By Lizzie Wasilewska
In its new guide, Climate Change Guidelines for Forest Managers, the Food and Agriculture Organization on the United Nations (FAO) discusses many ways of combating and thinking about the effects of climate change on forests. As Michelle emphasized in her recent blog entry about the SAFE Act, early efforts to prevent, rather than simply react to, the effects of climate change are crucial for the long-term health of forests. In its guide, FAO also highlights the importance of preemptively building up forests’ resistance to climate change.
The authors of the guide frame forest management strategies as globally significant, noting that forests are a key part of many ecosystems, economies and cultures. Forests act as a worldwide “carbon sink” that moderates the effects of fossil fuels, which means that forests’ deterioration can worsen the health of other ecosystems. And, with forest damage, there often comes damage to forest-dependent people as well. For example, up to five million women in West Africa earn most of their income by collecting and marketing nuts that they harvest from shea trees.
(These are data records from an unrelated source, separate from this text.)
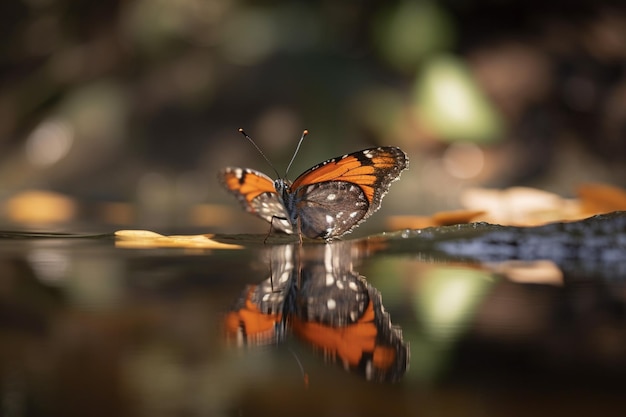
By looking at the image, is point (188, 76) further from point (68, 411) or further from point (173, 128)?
point (68, 411)

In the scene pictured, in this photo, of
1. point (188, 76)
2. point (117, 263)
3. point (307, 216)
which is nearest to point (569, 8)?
point (188, 76)

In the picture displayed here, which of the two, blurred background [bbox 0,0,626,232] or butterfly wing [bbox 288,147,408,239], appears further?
blurred background [bbox 0,0,626,232]

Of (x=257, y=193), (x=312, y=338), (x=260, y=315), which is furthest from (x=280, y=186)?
(x=312, y=338)

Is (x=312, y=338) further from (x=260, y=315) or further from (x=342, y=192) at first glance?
(x=342, y=192)

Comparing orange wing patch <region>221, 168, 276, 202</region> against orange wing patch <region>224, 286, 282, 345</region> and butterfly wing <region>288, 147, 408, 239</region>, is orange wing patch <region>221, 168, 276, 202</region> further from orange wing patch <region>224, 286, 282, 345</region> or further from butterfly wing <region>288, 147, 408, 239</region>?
orange wing patch <region>224, 286, 282, 345</region>

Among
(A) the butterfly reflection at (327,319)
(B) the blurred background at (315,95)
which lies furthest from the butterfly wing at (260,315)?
(B) the blurred background at (315,95)

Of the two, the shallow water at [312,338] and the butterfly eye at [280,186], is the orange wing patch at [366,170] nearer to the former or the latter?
the butterfly eye at [280,186]

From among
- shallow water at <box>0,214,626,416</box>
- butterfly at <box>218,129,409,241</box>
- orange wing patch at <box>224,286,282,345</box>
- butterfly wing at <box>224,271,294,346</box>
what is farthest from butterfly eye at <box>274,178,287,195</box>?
orange wing patch at <box>224,286,282,345</box>
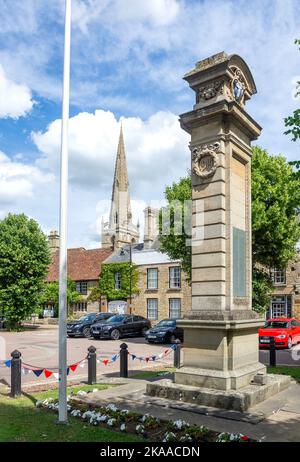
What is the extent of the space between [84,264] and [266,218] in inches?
1189

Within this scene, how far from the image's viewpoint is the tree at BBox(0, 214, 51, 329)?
3494cm

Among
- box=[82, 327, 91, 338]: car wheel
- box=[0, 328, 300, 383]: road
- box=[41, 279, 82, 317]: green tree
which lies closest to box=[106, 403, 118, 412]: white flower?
box=[0, 328, 300, 383]: road

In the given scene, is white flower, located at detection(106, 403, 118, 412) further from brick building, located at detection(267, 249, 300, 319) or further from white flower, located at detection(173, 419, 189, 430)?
brick building, located at detection(267, 249, 300, 319)

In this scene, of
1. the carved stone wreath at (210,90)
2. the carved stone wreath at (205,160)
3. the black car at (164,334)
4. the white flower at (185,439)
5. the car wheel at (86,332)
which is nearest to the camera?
the white flower at (185,439)

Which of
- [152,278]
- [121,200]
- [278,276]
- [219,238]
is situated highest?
[121,200]

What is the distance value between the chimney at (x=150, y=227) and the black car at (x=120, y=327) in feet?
38.2

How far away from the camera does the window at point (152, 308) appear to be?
39.8 metres

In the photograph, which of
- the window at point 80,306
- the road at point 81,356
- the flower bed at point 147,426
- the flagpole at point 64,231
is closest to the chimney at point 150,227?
the window at point 80,306

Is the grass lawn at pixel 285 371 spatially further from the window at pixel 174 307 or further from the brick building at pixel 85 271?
the brick building at pixel 85 271

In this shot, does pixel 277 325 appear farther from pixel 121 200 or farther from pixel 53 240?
pixel 121 200

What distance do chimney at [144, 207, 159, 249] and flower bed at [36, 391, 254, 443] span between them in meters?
31.3

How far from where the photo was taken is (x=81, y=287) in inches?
1852

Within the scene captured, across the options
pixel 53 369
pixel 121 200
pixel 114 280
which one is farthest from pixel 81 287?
pixel 121 200
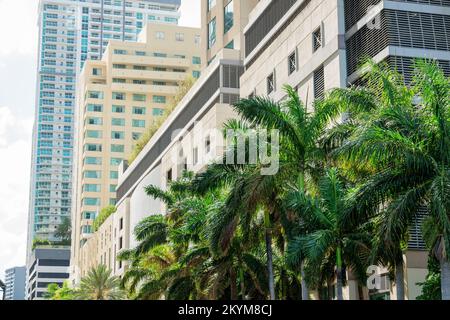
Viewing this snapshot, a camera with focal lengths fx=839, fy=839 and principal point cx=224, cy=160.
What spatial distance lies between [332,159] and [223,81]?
35021 mm

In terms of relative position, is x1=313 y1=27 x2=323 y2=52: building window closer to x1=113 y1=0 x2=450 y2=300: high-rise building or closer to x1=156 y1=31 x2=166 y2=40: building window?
x1=113 y1=0 x2=450 y2=300: high-rise building

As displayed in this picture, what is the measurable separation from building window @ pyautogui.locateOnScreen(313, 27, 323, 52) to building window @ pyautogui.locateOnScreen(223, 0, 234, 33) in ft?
74.3

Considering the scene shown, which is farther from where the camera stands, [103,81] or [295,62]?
[103,81]

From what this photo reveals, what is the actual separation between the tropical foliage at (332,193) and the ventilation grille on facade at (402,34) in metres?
8.66

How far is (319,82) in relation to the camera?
150 ft

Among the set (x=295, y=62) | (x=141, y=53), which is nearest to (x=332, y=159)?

The FAO guide highlights the importance of identifying and supporting communities like these, whose livelihoods would disappear if their forests disappeared.
Forest managers and the public can also look in this guide for potential solutions to these issues. In order to help forest-dependent communities, the FAO suggests that forest managers encourage residents to invest in environmentally safe technologies like fuel-efficient stoves, which can lead to greater profits as well as healthier forests. They also recommend that forest managers grow more fire-resistant plants in forest ecosystems since the rate and strength of wildfires is projected to increase.
Of course, some of these things are easier said than done. As the authors of the guide say, “climate change impacts are cross-sectoral, which means that to prepare for them, coordination is needed among government agencies, NGOs and stakeholders in multiple sectors.” Luckily, if organizations like the FAO continue to publish strategies for dealing with climate change and legal measures like the SAFE Act move into action, the future of forests holds promise.